No Brasil, falou-se muito sobre os 200 anos da vinda da família real portuguesa para o Rio de Janeiro. Na Europa, fala-se muito sobre o bicentenário do início das lutas de independência da América Latina. Até que ponto esse é um tema também presente no Brasil?

O Brasil tem um histórico completamente peculiar em relação ao resto de todos os países da América. Todos os países americanos se tornaram independentes a partir de guerras, revoltas construídas pelos nativos da terra contra os desmandos da Coroa Espanhola.

No Brasil, foi exatamente diferente. Com a chegada da família real, Dom João 6° começa a construir uma relação de amizade entre Portugal e Brasil. Até que ele deixa um recado para o filho: "Filho, estou voltando para Portugal, mas se um aventureiro quiser decretar a independência, você faça isso primeiro". E é exatamente isso que Dom Pedro 1° faz, ele decreta a independência do Brasil.

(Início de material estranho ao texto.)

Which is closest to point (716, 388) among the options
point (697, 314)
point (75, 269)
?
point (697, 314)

O Brasil declarou a independência sem derramar uma gota de sangue e quem declarou a independência foi um português, não um brasileiro. Então, isso é um elemento muito peculiar: a chegada de Dom João 6° foi o momento onde a relação Brasil-Portugal mudou porque a Coroa Portuguesa virou colônia e o Brasil tornou-se a sede da Coroa, já que o rei estava aqui.

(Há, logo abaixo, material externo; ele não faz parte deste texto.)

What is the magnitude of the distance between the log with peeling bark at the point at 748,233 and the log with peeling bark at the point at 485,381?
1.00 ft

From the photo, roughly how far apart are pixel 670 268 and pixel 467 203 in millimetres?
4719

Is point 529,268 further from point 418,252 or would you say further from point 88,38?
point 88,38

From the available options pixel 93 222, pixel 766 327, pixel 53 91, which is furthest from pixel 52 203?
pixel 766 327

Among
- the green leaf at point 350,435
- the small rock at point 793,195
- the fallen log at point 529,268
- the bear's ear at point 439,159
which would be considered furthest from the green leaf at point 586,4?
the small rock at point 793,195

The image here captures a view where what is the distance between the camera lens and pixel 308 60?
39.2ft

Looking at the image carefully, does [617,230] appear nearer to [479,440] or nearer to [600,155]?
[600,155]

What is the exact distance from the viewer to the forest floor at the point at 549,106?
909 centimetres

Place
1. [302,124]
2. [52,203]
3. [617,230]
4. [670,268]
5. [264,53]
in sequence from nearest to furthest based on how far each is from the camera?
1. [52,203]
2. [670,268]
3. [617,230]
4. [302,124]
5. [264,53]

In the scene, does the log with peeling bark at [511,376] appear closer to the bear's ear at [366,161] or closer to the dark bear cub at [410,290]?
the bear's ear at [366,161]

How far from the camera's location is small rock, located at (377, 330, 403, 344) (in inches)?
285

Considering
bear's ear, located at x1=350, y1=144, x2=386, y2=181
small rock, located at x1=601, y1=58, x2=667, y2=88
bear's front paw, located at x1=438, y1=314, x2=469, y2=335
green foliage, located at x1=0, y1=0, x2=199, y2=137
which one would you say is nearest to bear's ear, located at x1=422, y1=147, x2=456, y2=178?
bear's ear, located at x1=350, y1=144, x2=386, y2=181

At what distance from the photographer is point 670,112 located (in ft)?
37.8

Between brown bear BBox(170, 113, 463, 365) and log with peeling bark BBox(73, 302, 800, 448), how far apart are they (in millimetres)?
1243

O Tiradentes foi anterior a isso. Ele foi muito anterior a tudo isso. Ele foi esquecido por muito tempo, porque houve esse libertador português e só na república, só com o fim da era imperial no Brasil, ele é restaurado pelos militares da república, ele é restaurado pelos movimentos de esquerda que acontecem posteriormente e, mais tarde, pelos movimentos de direita com os militares.

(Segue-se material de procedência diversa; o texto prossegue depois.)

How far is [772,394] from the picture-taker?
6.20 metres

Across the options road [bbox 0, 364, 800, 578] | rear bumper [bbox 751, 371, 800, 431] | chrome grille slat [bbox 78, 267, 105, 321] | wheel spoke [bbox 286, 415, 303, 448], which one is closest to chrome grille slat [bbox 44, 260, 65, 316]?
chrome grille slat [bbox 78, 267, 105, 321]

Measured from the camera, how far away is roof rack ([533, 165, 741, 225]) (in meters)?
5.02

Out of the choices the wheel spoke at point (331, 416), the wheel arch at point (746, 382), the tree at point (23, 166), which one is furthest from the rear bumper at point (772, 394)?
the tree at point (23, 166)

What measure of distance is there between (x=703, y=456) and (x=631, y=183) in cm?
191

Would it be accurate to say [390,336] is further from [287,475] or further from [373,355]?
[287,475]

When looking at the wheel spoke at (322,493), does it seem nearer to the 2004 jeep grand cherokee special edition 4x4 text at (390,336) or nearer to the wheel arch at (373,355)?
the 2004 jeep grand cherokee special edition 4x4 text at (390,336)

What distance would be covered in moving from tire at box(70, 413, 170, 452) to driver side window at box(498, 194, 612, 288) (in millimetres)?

Ele é sempre restaurado em momentos que serviam para a direita ou para a esquerda. Então por isso talvez esse distanciamento do próprio brasileiro em relação à figura de Tiradentes. E que agora com esse filme, restaurando o personagem comum e nenhum herói, eu acho que é uma forma de a gente fazer as pazes com esse herói, que de uma forma ou de outra retratava muito o regime militar quando eu era jovem.